EPR - André Mascardi

Economie et Politique_Renseignements

UN AUTRE EURO OU UNE MONNAIE NATIONALE COMPLEMENTAIRE POUR LA GRECE C’EST POSSIBLE !

Qu’elle reste ou qu’elle soit exclue de la zone euro, ce qui est peu probable - vu les dommages collatéraux que cela causerait du point de vue psychologique (perte de confiance dans la monnaie, dans les institutions internationales et dans le système capitaliste et libéral... ce qui arrivera plus vite que prévu !), financier (incertitude et spéculation), monétaires (dévaluation et inflation) et économique (arrêt de l’investissement et de la consommation), au niveau européen et international -, il restera toujours des solutions monétaires mixtes qui permettront de conserver l'euro en Grèce…

Qu’on se le dise !

Comme le pensent les plus grands économistes de la planète (Piketty ou Krugman parmi d’autres).

Sans oublier l’effet désastreux que cela aurait sur les pays au bord de la faillite, avec une économie chancelante - qui n’existe que par des soubresauts de mauvaise augure -, comme le Portugal, l’Espagne, l’Italie et même la France, n’en déplaise à François Hollande !

Les solutions possibles pour la Grèce, nous les trouvons dans tous les cas particuliers de double monnaie (sorte de monnaie nationale complémentaire comme dirait l’économiste Philippe Derruder), ou de monnaies rattachées à l’euro.

Autant de pays qui ne sont pas dans l’UEM, n’en subissent pas les contraintes mais UTILISENT L’EURO !

En effet, en dehors des dix-neuf pays membres de l'UEM, quatre micro-États utilisent l'euro comme monnaie officielle légalement sans être membres de l'Union européenne : Saint-Marin et le Vatican (qui ont des accords avec l'Italie pour avoir leurs propres pièces en Lires), Monaco (qui a des accords avec la France pour utiliser le franc monégasque en plus de l’euro), et la principauté d'Andorre (qui utilisant le franc français et la peseta espagnole antérieurement sont passés de facto à l’euro avec leur propre effigie sur les pièces).

Par ailleurs, le Monténégro et le Kosovo se servent de l’euro – en dehors de leur monnaie nationale -, pour leurs transactions, sans que la moindre convention monétaire ait été passée avec l’UEM !

A ces deux cas d’ex-républiques yougoslaves, s’ajoutent ceux de la Bosnie-Herzégovine et de la Bulgarie dont les monnaies se retrouvent rattachées à l'euro (du fait de leur convertibilité précédente au DM) par un taux fixe égal.

Cas très particulier, celui de l’Union monétaire entre la Suisse et le Liechtenstein où il est possible de payer en francs suisses ou en euro dans les grands commerces et les centres touristiques.
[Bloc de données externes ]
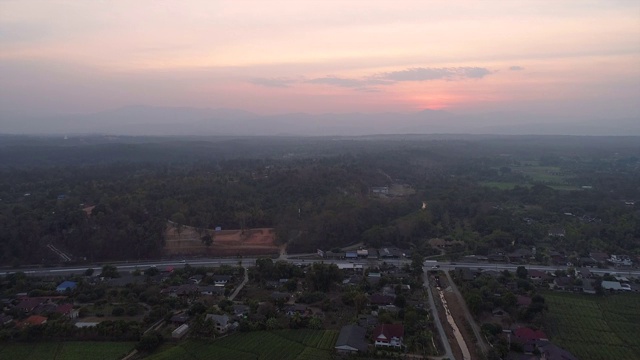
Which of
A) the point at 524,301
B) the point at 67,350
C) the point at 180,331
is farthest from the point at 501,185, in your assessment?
the point at 67,350

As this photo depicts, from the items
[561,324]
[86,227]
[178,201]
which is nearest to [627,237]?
[561,324]

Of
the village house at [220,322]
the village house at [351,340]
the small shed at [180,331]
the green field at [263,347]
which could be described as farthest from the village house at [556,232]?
the small shed at [180,331]

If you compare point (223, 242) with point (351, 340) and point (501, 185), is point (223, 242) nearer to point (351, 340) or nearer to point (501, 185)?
point (351, 340)

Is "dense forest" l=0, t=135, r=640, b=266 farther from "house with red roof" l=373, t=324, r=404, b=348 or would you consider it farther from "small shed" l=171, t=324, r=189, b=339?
"house with red roof" l=373, t=324, r=404, b=348

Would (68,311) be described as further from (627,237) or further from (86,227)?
(627,237)

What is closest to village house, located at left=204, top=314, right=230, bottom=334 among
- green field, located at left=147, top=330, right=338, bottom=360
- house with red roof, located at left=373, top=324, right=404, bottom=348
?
green field, located at left=147, top=330, right=338, bottom=360
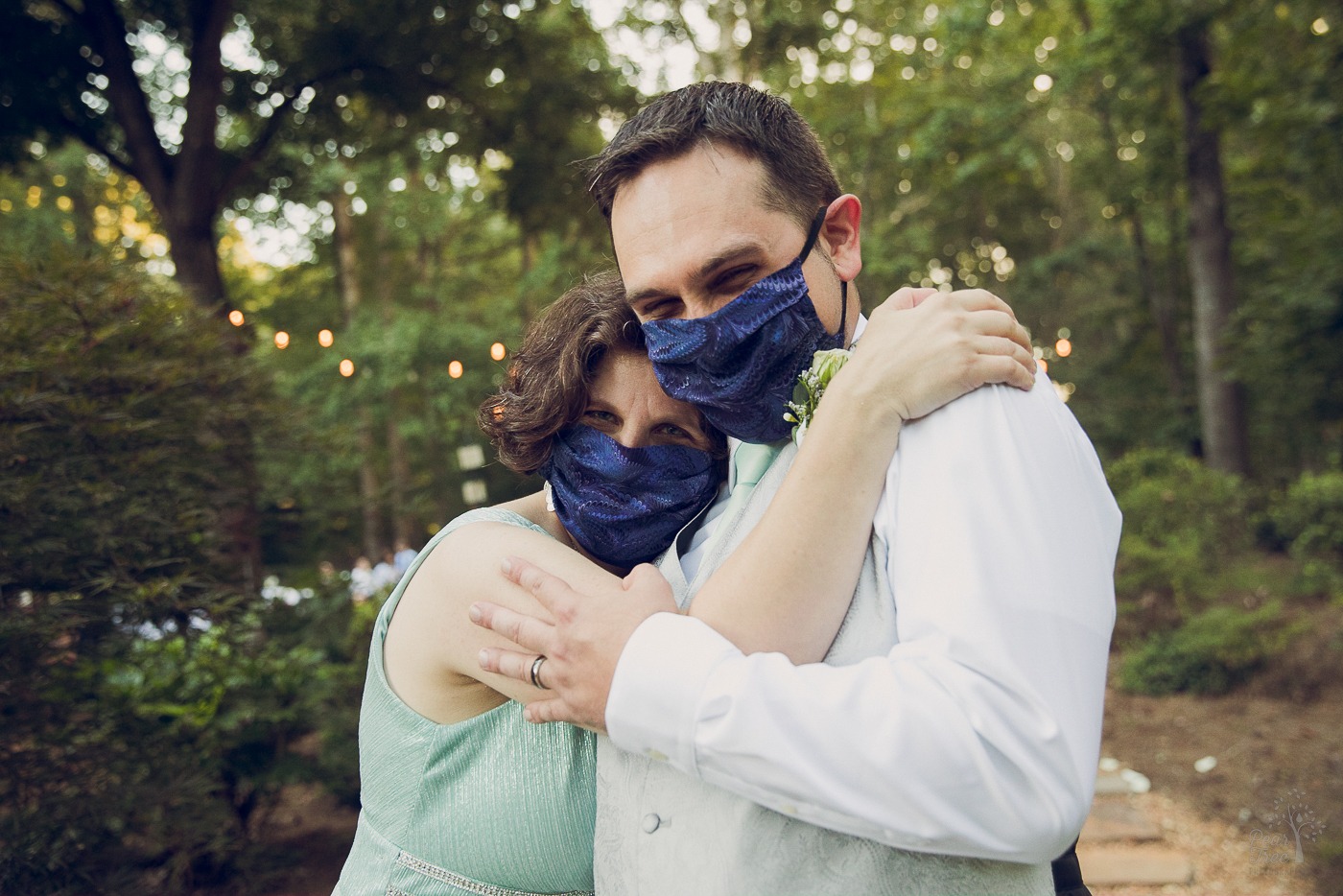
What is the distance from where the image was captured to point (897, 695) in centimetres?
124

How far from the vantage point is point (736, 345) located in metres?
1.85

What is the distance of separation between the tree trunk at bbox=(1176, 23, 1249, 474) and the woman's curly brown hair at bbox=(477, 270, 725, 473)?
12635 mm

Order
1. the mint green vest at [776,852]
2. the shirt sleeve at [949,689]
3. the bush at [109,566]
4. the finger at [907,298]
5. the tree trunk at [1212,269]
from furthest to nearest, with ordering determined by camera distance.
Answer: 1. the tree trunk at [1212,269]
2. the bush at [109,566]
3. the finger at [907,298]
4. the mint green vest at [776,852]
5. the shirt sleeve at [949,689]

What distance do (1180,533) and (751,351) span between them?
874 centimetres

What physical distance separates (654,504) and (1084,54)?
1389 cm

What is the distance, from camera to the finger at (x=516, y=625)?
156cm

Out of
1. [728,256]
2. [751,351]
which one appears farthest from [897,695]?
[728,256]

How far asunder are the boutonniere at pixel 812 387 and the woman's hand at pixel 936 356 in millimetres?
141

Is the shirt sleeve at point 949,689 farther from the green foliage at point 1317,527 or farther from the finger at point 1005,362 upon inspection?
the green foliage at point 1317,527

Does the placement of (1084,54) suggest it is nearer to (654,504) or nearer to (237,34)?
(237,34)

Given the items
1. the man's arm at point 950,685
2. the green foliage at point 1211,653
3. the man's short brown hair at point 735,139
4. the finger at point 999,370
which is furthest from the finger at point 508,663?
the green foliage at point 1211,653

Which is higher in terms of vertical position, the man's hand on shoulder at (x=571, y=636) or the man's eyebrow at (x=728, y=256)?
the man's eyebrow at (x=728, y=256)

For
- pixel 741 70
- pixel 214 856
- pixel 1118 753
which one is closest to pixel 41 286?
pixel 214 856

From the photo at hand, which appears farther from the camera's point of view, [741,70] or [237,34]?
[741,70]
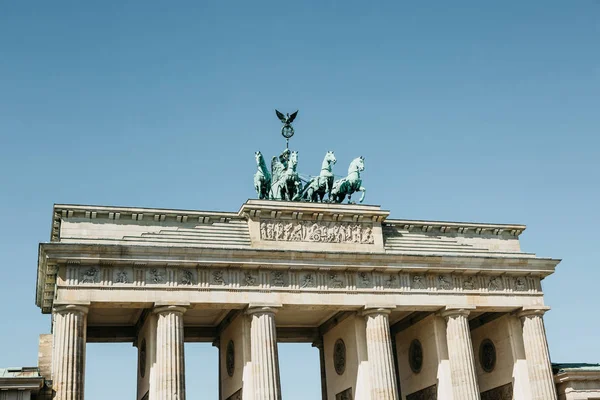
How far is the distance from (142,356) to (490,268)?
62.3ft

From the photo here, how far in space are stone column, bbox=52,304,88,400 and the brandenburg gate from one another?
6cm

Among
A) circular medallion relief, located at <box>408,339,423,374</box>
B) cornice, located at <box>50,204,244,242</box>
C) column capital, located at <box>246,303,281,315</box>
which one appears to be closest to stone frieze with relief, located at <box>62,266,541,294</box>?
column capital, located at <box>246,303,281,315</box>

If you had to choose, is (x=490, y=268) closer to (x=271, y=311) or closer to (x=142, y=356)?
(x=271, y=311)

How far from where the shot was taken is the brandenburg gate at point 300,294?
36281 millimetres

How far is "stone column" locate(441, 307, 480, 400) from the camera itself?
40.3 meters

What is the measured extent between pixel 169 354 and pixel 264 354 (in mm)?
4571

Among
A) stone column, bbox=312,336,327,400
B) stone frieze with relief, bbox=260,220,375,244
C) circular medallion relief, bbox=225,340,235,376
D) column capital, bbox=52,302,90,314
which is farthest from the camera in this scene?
stone column, bbox=312,336,327,400

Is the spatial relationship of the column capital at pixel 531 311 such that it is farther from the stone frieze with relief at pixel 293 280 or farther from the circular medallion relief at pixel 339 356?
the circular medallion relief at pixel 339 356

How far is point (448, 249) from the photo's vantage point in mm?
43375

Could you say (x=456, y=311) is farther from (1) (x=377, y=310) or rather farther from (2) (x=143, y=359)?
(2) (x=143, y=359)

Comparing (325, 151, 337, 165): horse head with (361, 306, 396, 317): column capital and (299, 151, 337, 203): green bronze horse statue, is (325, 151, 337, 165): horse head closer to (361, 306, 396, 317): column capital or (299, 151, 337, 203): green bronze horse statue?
(299, 151, 337, 203): green bronze horse statue

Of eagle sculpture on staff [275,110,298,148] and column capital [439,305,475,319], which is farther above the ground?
eagle sculpture on staff [275,110,298,148]

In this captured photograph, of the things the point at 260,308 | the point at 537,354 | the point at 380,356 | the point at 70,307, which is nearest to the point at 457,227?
the point at 537,354

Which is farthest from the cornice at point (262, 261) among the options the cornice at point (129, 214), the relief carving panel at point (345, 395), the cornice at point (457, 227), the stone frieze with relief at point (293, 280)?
the relief carving panel at point (345, 395)
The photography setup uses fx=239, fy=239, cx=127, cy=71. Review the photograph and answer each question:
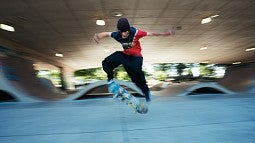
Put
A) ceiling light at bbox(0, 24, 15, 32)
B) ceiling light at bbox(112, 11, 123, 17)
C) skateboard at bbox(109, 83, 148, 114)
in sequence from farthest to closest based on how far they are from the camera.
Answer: ceiling light at bbox(0, 24, 15, 32) < ceiling light at bbox(112, 11, 123, 17) < skateboard at bbox(109, 83, 148, 114)

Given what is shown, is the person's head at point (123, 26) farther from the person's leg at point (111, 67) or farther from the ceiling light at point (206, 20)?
the ceiling light at point (206, 20)

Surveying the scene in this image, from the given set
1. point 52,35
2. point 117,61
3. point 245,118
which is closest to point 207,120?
point 245,118

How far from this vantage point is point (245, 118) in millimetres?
2943

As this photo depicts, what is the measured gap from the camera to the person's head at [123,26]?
3239 mm

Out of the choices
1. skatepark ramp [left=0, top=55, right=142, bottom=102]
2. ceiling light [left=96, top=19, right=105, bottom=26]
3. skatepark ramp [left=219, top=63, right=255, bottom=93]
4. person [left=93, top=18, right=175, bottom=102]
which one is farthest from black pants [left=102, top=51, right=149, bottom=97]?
skatepark ramp [left=219, top=63, right=255, bottom=93]

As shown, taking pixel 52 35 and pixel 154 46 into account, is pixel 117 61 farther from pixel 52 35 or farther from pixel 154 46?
pixel 154 46

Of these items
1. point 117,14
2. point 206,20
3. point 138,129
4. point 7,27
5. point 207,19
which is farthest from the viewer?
point 7,27

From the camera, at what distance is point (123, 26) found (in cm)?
325

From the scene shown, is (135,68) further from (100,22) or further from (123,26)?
(100,22)

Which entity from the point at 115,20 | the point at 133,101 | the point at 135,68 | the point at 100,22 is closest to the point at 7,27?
the point at 100,22

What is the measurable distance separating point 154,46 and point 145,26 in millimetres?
5889

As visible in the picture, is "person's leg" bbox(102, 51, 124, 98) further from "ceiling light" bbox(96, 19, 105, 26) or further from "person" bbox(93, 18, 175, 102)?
"ceiling light" bbox(96, 19, 105, 26)

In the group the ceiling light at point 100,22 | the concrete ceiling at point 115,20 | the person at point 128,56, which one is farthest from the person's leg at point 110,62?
the ceiling light at point 100,22

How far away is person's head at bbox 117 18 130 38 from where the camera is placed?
3239 millimetres
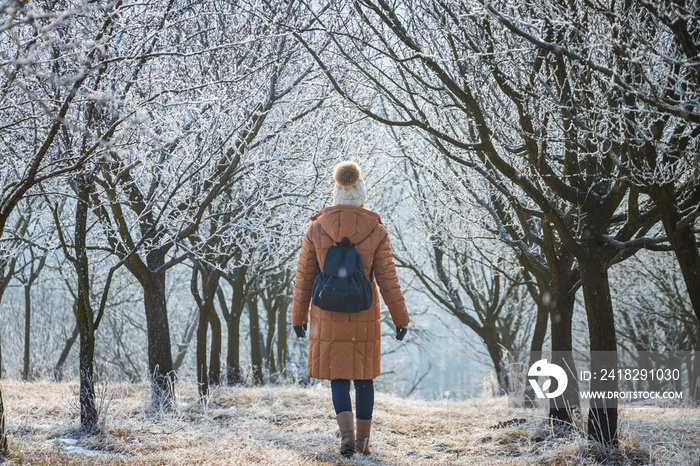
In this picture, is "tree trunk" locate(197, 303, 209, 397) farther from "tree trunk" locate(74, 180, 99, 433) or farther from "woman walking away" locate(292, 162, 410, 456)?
"woman walking away" locate(292, 162, 410, 456)

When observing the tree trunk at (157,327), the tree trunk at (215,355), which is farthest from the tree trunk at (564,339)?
the tree trunk at (215,355)

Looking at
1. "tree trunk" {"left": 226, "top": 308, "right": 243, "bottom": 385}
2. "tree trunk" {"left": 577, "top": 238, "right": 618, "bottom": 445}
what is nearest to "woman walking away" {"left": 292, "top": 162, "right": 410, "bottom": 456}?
"tree trunk" {"left": 577, "top": 238, "right": 618, "bottom": 445}

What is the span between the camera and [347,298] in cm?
390

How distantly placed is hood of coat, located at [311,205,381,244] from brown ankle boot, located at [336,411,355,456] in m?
1.21

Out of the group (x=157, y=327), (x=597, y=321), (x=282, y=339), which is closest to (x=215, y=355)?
(x=157, y=327)

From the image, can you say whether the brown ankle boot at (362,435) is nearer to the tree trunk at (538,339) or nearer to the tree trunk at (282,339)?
the tree trunk at (538,339)

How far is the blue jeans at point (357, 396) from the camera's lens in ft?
13.2

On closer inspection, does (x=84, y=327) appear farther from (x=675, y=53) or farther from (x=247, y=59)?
(x=675, y=53)

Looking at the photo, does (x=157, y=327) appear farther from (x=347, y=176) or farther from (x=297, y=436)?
(x=347, y=176)

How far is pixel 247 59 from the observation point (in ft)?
22.3

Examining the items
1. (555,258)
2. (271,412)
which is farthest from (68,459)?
(555,258)

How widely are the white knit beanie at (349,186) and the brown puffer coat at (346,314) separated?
103 millimetres

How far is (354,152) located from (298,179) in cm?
111

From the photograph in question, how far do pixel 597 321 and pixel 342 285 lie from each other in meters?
1.94
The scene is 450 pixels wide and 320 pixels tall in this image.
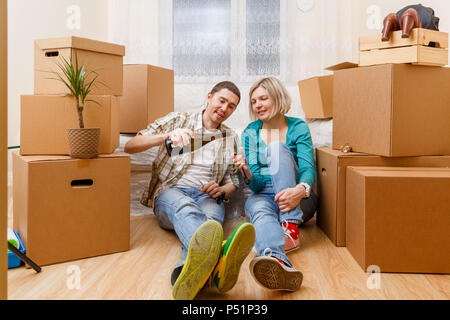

Mais on y rend la monnaie en franc suisse.

Enfin certaines monnaies sont arrimées à l'euro par un taux fixe, comme le fut le peso argentin au dollar, avant la grave crise économique de 1998-2002. Il s’agit de monnaies africaines et océaniennes – qui bénéficient d’accords préalables -, comme le franc CFA BEAC, le franc CFA BCEAO, le franc CFP, le franc comorien, le dobra de Sao Tome-et-Principe et l'escudo du Cap-Vert.